A recent case in the Northern District of California against Gerber over alleged misbranding of its “stages” baby food products demonstrates the difficulty companies face in knocking out food misbranding cases at the motion to dismiss phase. Bruton v. Gerber Prods. Co., et al., 12-CV-02412-LHK. The lawsuit focuses on Gerber’s product labels, which include phrases such as “Excellent Source,” “Good Source,” “As Healthy As Fresh,” “No Added Sugar” and “100% Natural Fruit,” contending that Gerber is making nutrient and sugar content claims that are prohibited by FDA regulations. 

The complaint asserts the same garden-variety claims that we typically see in these cases—claims under California’s unfair competition, false advertising and warranty laws as well as the federal Magnuson-Moss Warranty Act.

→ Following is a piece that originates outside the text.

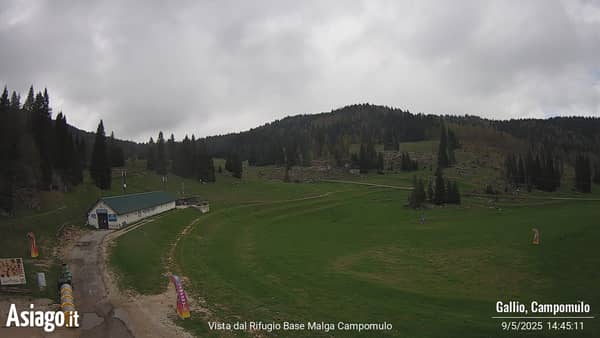 Webcam live piste Campomulo Gallio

In ruling on Gerber’s motion to dismiss, U.S. District Judge Lucy Koh rejected Gerber’s argument that Plaintiff’s claims are preempted by FDA labeling regulations. In particular, the court declined to extend the Ninth Circuit’s preemption decision in Pom [see our prior discussion here.] to state law claims, finding that:

 “[I]n Pom, the Ninth Circuit limited its ruling to the federal Lanham Act and explicitly declined to address whether plaintiff’s state-law claims were also preempted.” 

As we’ve discussed previously, not all courts have limited Pom to the Lanham Act and have found state law claims to be preempted where those claims impose obligations in addition to those set forth in FDA regulations. [See our discussion here.]

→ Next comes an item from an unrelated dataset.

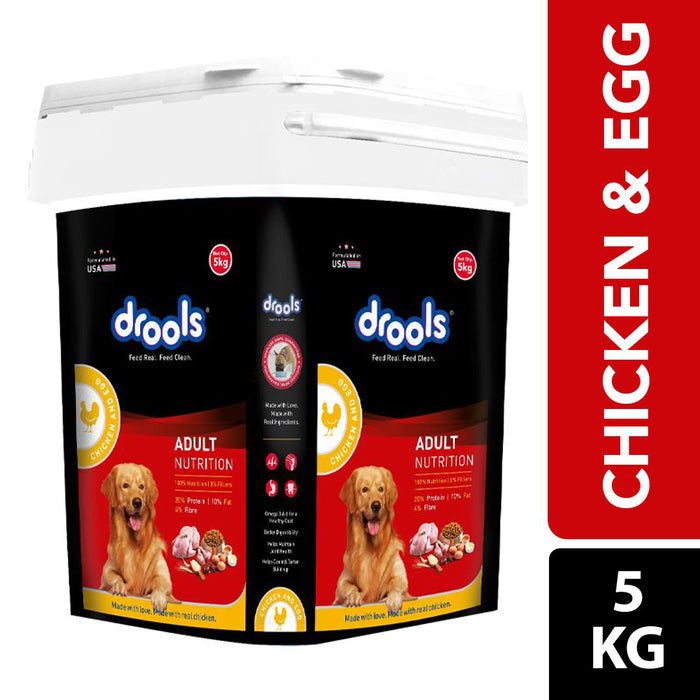 Drools Chicken and Egg Adult Dry Dog Food for Dog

Gerber also urged the court to invoke the primary jurisdiction doctrine, arguing that the FDA has primary jurisdiction to undertake enforcement actions and to work directly with food manufacturers to resolve labeling issues. While that argument has had some traction recently with other courts [see our prior posts here and here and here], Judge Koh was “not persuaded”:

 “[Plaintiff’s] claims do not appear to raise highly technical issues within the FDA’s expertise. As with so many of the other food misbranding cases filed recently within this district, [Plaintiff’s] case is ‘far less about science than it is about whether a label is misleading. . . . ‘[E]very day courts decide whether conduct is misleading,’ and the ‘reasonable-consumer determination and other issues involved in Plaintiff’s lawsuit are within the expertise of the courts to resolve.’”

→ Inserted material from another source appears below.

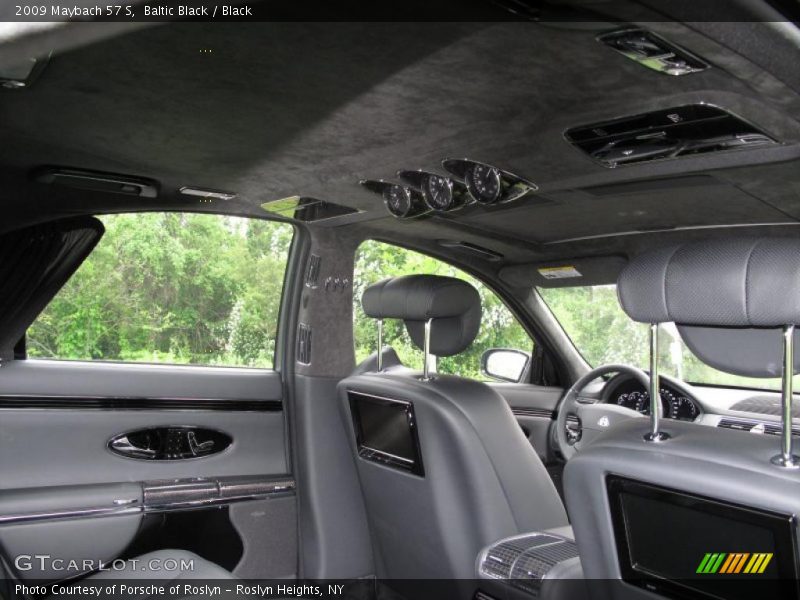 Headliner - 2009 Maybach 57 S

Gerber did have success in paring down the lawsuit. Judge Koh threw out the warranty claims, finding that product labels like those at issue in the complaint are not warranties against a product defect. The court also dismissed Plaintiff’s claims that are based on products that she did not purchase because the complaint failed to show that the labels on all of the products in the complaint are “substantially similar” to the products she did purchase. 

Gerber also succeeded in getting claims based on the “all natural” labeling dismissed. Gerber’s labels state that the products are “Made with 100% Natural Fruit.” Plaintiff claims the label is deceptive because the two products Plaintiff purchased with that label contain either citric acid or ascorbic acid (vitamin C) as an ingredient, neither of which, according to Plaintiff, is natural. The court found that argument implausible:

“If Defendants’ labels claimed that the products were ‘100% natural,’ [Plaintiff’s] allegations might be sufficient. However, [Plaintiff] fails to explain why a label claiming that a product is ‘Made with 100% Natural Fruit’ plausibly implies that the entire product—which contains ingredients other than fruit—is free of synthetic ingredients or ingredients not normally expected to be in food. Thus, [Plaintiff] fails to set forth why a reasonable consumer would find Defendants’ labels to be false and misleading.”

Plaintiff has 30 days to file an amended complaint.